Co ważne, procesor będzie mógł znaleźć zastosowanie w tradycyjnych płytach głównych – cała konstrukcja zostanie oparta na jednym gnieździe, choć z całą stanowczością można się spodziewać, że nie będziemy mieli do czynienia z CPU, który umieścimy w standardowym pececie służącym do gier.
Nadchodzący, potężny procesor Intela z pewnością znajdzie swoje zastosowanie w superkomputerach wymagających sporej mocy obliczeniowej, zastępując wielokomorowe zestawy komputerowe, zużywające znacznie więcej prądu od pojedynczej jednostki. Takie rozwiązanie odciąży także serwerownie, bo choć 28-rdzeniowy procesor objawi spore zapotrzebowanie na energię, to na pewno będzie ono niższe od kilku CPU z linii Xeon.
O tym, że możliwości 28-rdzeniowca prosto od koncernu z Santa Clara są potężne, przekonuje wynik z popularnego benchmarka Cinebench, gdzie procesor osiągnął kosmiczny wynik 7334 punktów.
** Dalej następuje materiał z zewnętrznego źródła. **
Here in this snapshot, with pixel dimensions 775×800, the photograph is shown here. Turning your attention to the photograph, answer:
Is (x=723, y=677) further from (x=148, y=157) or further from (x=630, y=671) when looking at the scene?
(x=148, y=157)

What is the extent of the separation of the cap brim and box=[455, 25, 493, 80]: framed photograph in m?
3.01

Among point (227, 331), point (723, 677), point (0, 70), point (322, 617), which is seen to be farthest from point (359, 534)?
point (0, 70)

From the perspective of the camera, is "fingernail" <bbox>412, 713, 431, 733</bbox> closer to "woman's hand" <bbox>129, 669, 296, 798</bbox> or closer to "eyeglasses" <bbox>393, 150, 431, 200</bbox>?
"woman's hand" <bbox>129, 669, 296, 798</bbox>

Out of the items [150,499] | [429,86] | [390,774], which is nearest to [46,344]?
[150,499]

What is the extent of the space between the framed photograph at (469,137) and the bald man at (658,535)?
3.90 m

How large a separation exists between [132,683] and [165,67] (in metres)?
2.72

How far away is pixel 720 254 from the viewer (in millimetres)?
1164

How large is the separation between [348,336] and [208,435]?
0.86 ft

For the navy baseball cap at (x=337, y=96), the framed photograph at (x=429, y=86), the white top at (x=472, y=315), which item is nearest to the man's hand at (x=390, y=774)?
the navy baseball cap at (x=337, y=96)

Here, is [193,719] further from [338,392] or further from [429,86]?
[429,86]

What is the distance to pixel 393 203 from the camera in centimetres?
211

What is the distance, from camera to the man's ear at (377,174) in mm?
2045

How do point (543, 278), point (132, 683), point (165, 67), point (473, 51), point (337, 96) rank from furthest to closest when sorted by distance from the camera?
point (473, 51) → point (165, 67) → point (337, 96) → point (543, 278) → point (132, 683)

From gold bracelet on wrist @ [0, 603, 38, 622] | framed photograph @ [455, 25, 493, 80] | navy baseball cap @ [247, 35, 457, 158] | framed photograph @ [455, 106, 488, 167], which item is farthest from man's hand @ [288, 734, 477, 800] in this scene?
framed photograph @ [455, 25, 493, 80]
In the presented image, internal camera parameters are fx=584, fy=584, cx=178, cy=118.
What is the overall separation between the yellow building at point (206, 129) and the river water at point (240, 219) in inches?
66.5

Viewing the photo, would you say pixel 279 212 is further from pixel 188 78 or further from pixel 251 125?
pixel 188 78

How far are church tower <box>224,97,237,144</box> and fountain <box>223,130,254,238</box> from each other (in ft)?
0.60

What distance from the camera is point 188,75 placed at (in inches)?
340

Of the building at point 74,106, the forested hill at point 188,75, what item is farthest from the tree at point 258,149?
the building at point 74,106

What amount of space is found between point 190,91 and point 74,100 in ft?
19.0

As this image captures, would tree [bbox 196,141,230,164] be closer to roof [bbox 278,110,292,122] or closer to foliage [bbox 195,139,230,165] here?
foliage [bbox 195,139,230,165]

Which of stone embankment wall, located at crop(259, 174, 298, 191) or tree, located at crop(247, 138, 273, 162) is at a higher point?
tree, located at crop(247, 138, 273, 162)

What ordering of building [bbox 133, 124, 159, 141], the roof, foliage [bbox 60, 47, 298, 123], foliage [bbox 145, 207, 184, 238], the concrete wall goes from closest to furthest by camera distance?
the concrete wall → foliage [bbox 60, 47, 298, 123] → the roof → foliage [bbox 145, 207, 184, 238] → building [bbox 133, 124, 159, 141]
Warto pamiętać, że szczytowym do tej pory osiągnięciem Intela w kwestii wielordzeniowych CPU był model Core i9 Extreme, korzystający z mocy aż 18 rdzeni.
Oczywiście nie wiadomo na ten moment, w jakiej cenie możemy spodziewać się tej ultrawydajnej nowalijki w dziedzinie procesorów. Jedno wydaje się być pewne – nie będzie tanio. Jego premiera odbędzie się natomiast już w czwartym kwartale tego roku.